QOTD

The masses have never thirsted after truth. Whoever can supply them with illusions is easily their master; whoever attempts to destroy their illusions is always their victim.
      – Gustave Le Bon (1841 – 1931)

A sad truth politicians, government functionaries, con men, the media, and psychopaths (but I repeat myself) depend on. As a teacher, I have lost count of the number of times I’ve heard “will this be on the test?” from “smart” students who do well in school but are destined to do poorly in life because they do not hunger to truth or reality, but diplomas and accolades. They are fundamentally lazy and incurious. They are confused enough they think knowledge and diplomas are the same thing. It’s the sort of person that believes the story ends when the Disney Princess gets married, and Prince Charming will always come back from the war (or tavern, or brothel, or…).

Related to this:

People are not addicted to drugs or alcohol, they are addicted to escaping reality.
     – Unknown

The desire of people to avoid hard truth is impressive, and politicians pander to this fact every day. When your perception of reality and yourself are positive, the desire to escape is low. When reality is horrible, the desire to escape is huge…. Makes you wonder about the reality of Hollywood and political elites when you look at the number of them who have to enter rehab.

The Advocate, a magazine which once praised me as a ‘gay innovator,’ even published an article saying that as of now I am, and I quote, ‘not a gay man,’ because I don’t agree with their politics. The lie behind the buzzword of ‘diversity’ could not be made more clear: If you don’t conform, then you don’t count as ‘diverse,’ no matter what your personal background.
     – Peter Thiel

And the left excels in obfuscating the truth. In their calls for diversity, they enforce (leftist) conformity. In their calls for tolerance they impose numerous zero-tolerance policies. if you agree with them and stay “on the reservation” in your political thought, every crime will be forgiven, but if you stray then every action is unforgivable.

4 thoughts on “QOTD

  1. I would suggest a good answer to “will this be on the test” is “yes” — always. That will force them to recognize that things can change, and your expectations are not always valid in the end. Or, if you dislike being bitched at afterwards (“you said it would be on the test, waaahhhh”) you could make it “probably yes”.

    • I’d hand out a sheet or syllabus at the beginning of the term that explicitly says, “Assume all material covered in class could appear on a quiz or exam. Asking, ‘Will this be on the test?’ indicates that the student is not willing to pay attention and/or learn the material, and will result in losing the discussion/attendance credit for that day.”

      Basically, a student asking “Will this be on the test?” is looking for a shortcut — an excuse to be intellectually lazy — but there are no shortcuts to knowledge or understanding.

      • The last school I taught at explicitly disallowed that. They used “standards-based grading,” which does have some good points. It essentially said “here is the standard you will be graded against” and that rubric is the entirety of the grade. It’s clear, and simple.
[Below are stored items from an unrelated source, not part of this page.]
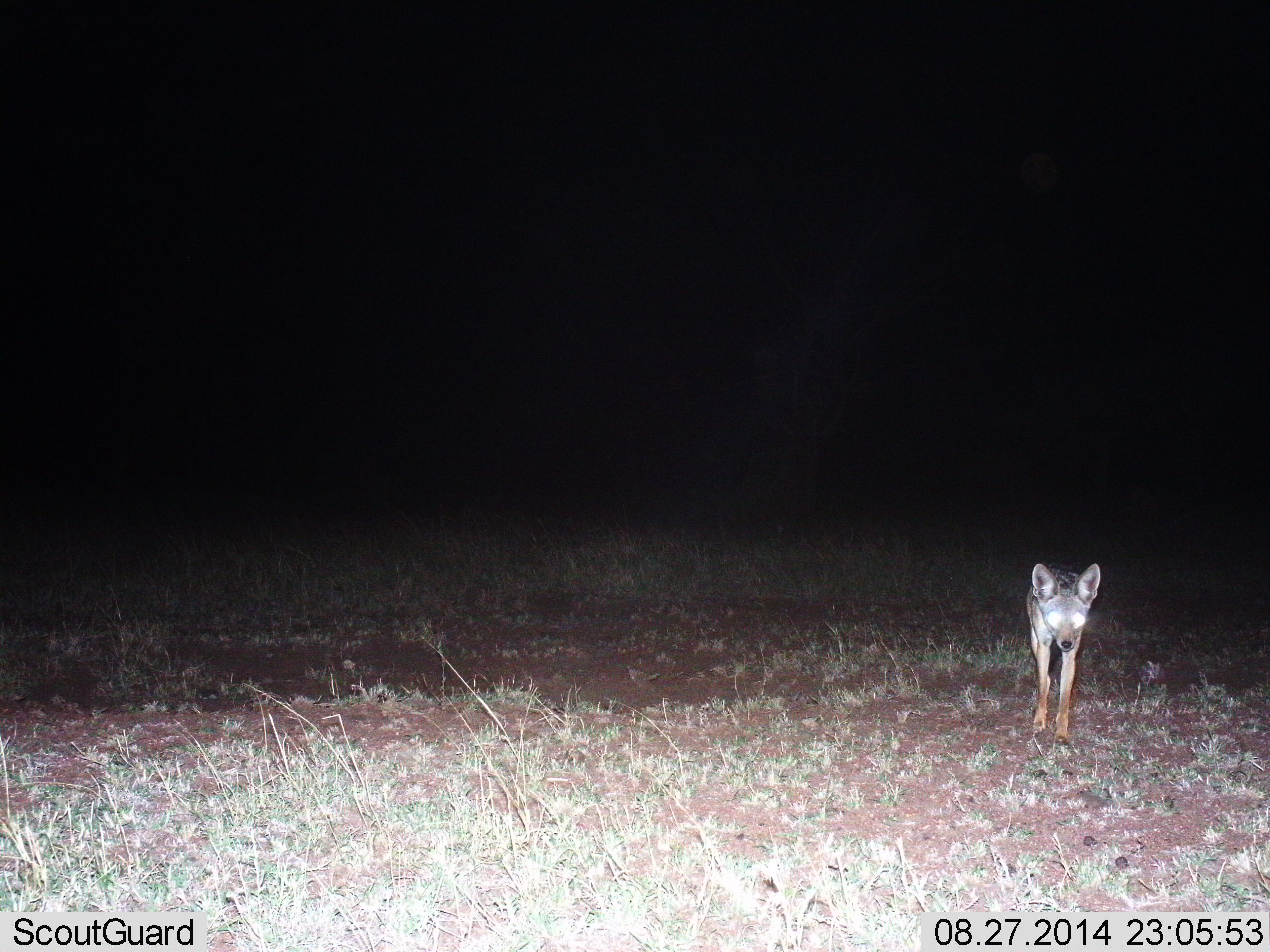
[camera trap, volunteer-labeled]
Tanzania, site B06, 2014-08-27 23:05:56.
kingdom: Animalia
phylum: Chordata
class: Mammalia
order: Carnivora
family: Canidae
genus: Lupulella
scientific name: Lupulella mesomelas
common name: black-backed jackal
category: jackal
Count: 1.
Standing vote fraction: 60%.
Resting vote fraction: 0%.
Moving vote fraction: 40%.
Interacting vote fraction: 0%.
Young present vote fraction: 0%.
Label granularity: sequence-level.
It also means that things like plagiarism, because they are not an official part of the “math” or “science” curricula, was not punishable by anything in their grade. They must be given a chance to do it over (potentially for full credit) and the punishment for plagiarism must be non-academic. It meant that late work couldn’t be marked down, because the standards we were given to use didn’t have anything about being “on time” because that isn’t a “math” or a “science” thing.

        Yeah…. my jaw hit the floor too when I first heard it, too.

        • I don’t think “school” is the correct label for an organization like that. “Scam” would be more accurate.